Part of Melville International Crime

In Madison, Wisconsin, it’s a big deal when African peace activist Joshua Hakizimana—famous for saving hundreds of people from the Rwandan genocide—accepts a position at the university. When a young girl is found murdered on his doorstep. For local police Detective Ishmael—an African-American in an “extremely white” town—it seems like the kind of crime that happens in an area where the Ku Klux Klan still holds rallies. But then he gets a mysterious phone call: “If you want the truth, you must go to its source. The truth is in the past. Come to Nairobi.” It’s the beginning of a journey that will take Ishmael to a place still vibrating from the surrounding genocide, where NGO money rules and where the local cops shoot first and ask questions later. And although it’s the land of his ancestors, it becomes a disorienting and terrifying quest through the slums of Nairobi, a place where knowing the truth about history can kill you.

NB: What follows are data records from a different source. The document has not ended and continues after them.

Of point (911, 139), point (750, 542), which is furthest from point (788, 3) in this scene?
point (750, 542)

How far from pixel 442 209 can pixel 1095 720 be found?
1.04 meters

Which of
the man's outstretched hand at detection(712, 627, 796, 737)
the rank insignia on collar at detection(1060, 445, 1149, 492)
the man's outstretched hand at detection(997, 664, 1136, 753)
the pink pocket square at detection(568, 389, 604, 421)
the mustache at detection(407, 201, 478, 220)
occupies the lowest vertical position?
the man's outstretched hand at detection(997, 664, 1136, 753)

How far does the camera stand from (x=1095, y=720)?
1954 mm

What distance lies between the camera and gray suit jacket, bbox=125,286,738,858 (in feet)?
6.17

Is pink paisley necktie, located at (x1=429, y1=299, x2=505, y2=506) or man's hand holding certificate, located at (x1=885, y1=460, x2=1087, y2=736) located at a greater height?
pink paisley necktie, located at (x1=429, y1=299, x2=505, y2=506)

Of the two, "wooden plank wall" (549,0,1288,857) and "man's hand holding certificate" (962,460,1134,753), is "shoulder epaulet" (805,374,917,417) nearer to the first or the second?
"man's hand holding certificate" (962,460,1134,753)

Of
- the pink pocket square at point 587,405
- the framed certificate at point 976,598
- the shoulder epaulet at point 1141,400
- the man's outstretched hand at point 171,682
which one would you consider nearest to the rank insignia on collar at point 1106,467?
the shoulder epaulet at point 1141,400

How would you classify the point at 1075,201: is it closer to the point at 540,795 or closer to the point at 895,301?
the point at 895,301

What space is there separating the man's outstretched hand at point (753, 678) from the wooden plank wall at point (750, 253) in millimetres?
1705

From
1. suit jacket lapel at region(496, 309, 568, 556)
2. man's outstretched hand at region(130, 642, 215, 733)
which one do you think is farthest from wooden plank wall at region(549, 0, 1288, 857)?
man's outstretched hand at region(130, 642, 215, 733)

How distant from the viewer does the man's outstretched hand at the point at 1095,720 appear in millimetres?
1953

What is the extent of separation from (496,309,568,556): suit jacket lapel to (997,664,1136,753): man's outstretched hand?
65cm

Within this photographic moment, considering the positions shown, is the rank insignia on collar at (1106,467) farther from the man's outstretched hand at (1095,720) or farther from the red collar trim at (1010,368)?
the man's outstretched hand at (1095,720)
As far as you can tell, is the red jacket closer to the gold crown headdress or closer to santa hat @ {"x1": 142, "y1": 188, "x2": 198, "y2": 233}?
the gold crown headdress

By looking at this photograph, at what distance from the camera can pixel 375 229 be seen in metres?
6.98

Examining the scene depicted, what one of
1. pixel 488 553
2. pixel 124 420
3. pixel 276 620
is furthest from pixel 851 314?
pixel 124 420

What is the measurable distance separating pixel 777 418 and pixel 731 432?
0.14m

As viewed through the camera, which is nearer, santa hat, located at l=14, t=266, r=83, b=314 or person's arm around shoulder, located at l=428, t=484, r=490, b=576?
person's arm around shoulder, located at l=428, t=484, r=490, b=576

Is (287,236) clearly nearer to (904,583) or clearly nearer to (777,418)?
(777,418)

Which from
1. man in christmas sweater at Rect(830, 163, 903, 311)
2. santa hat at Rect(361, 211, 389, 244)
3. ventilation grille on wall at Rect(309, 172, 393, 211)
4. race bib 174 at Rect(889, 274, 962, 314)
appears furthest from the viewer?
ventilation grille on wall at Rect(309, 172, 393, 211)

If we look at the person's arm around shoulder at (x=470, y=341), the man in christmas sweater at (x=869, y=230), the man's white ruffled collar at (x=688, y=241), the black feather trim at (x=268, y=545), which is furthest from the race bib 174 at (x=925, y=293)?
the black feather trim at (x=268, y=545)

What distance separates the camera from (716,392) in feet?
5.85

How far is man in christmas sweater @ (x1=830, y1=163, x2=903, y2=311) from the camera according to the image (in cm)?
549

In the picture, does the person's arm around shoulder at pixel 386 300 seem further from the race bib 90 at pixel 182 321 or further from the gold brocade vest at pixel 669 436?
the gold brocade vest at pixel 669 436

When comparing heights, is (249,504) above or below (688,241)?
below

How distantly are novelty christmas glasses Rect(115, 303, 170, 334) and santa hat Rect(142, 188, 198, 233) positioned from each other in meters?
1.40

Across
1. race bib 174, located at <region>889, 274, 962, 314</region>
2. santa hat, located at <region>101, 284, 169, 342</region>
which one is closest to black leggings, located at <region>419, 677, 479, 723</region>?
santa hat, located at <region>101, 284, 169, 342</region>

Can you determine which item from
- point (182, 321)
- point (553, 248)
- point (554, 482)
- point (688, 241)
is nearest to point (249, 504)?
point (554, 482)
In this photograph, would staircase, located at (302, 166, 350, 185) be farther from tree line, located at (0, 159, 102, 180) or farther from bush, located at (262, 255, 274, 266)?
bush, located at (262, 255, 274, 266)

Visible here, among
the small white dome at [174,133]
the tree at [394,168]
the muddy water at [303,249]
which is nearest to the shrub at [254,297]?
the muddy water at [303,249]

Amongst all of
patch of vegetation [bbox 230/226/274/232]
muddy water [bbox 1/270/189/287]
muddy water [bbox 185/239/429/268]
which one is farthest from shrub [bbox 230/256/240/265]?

MUKOMA WA NGUGI was born in Illinois but raised in Kenya. The son of world renowned African writer and Nobel contender, Ngugi wa Thiong’o, his own poetry and fiction has been shortlisted for the Caine Prize for African writing in 2009), and for the 2010 Penguin Prize for African Writing. He is currently based in Cleveland, Ohio, where he teaches at Case Western University.

"An engaging insider's view of the cultural divide between Americans and Africans."